Due ore di spettacolo, con un cospicuo numero di amici ospiti che si aggiungono alla formazione base: “Sul palco saremo più di voi spettatori, alla fine presenteremo il pubblico ai musicisti in scena”, chiosa beffardo il sassofonista, rivolgendosi verso la platea non proprio gremita , prima di lanciarsi in un’incursione nell’universo lusofono con “Menina estas a janela” del portoghese Vitorino e “Procissao”, tratta dal repertorio di Gilberto Gil. Il concerto rappresenta soprattutto la prima di un nuovo svettante capitolo della discografia di Sepe. Non un semplice disco di dodici brani, ma un “Canzoniere illustrato”, un libro con CD (autoprodotto, distribuito da Edel, € 25) con la copertina disegnata da Altàn che mette in mostra una variopinta orchestra plurietnica, e dodici fumetti (tavole di Mauro Biani, Rosaria Cefalo, Squaz, Marcella Brancaforte, Enzo Troiano, Akab, Kranti, Tony Afeltra. Fulvio Cozza, Shaone, Luigi De Michele, Kanjano) per il pari numero di canzoni che attraversano il Mediterraneo e i Balcani con puntate in America Latina. Uno spettacolo che non è solo esibizione musicale, come d’abitudine Sepe accende i riflettori su un canto o su un autore, contestualizzandolo, dando stimoli sonori e letterari, punti di riferimento all’ascoltatore, ma anche proponendo gag irresistibili quanto taglienti.

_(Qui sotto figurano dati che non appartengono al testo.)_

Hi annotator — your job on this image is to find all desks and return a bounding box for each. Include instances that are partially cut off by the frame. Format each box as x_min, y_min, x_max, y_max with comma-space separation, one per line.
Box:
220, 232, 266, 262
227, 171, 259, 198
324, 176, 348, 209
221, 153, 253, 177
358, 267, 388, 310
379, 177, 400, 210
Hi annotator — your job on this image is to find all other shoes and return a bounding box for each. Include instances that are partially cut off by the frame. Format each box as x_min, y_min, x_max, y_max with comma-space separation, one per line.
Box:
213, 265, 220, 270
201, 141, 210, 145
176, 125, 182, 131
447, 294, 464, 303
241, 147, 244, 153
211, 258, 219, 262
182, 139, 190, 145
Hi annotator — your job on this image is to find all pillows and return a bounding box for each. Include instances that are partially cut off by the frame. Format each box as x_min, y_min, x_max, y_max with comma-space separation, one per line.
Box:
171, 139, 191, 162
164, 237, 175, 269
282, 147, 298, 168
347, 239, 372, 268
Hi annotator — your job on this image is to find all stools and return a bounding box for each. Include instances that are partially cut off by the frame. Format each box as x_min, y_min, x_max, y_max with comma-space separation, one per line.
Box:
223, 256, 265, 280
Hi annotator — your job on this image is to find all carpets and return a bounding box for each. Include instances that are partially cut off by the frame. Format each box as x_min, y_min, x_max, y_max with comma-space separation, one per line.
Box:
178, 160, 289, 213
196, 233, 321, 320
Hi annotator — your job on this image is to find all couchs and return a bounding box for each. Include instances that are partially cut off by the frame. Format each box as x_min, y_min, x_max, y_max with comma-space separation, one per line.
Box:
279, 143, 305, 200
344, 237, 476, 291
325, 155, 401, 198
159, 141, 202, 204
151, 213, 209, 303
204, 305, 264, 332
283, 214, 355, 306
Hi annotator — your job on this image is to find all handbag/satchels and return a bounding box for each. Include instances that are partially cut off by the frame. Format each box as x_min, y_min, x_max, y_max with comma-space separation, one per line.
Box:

Dal nuovo lavoro arrivano ancora la tunisina “Lettera ai Tiranni”, cantata da Marzouk Mejri, “Ajde Iano”, il tradizionale “jugoslavo”, come rimarca il sassofonista: “Perché la “Jugoslavia era bella…”, “Sin la tale iaca”, canzone romani, interpretata dal cantante e chitarrista romeno Flori Barbu, incontrato da Daniele per caso in un ristorante di Miseno mentre faceva la posteggia, con un repertorio fitto fitto di canzoni napoletane.
Ha esiti davvero ragguardevoli “L’incubo di Persefone”, firmata Gatsos e Hatzidakis, altro tassello dello squisito lavoro di Sepe nella memoria del canto sociale e politico mediterraneo che è d’insegnamento per altri artisti, segno della capacità di ascoltare la musica senza steccati e barriere: un antidoto contro la mediocrità. Impossibile citare tutti i musicisti che si aggiungono di volta in volta per entrare nella trattoria Sepe, ma una nota va spesa per il rapper Paolo Romano "Shaone" (voce), autore di “Fuori contesto”, Alessandro Tedesco (trombone) e Marcello Giannini (chitarra elettrica). Nel repertorio c’è spazio per Caterina Bueno, di cui è ripreso il canto dei coscritti “Partire Partirò”, che nel nuovo disco è interpretato da Ginevra di Marco, mentre qui è cantato dalla bella voce eclettica pan-etnica di Floriana Cangiano, che forse deve ancora un po’ svincolarsi dall’ombra incombente della grande Aulii Kokko. Il bis è per una tiratissima jazz-funk version di “Campagna”, tributo dovuto a James Senese e a Napoli Centrale.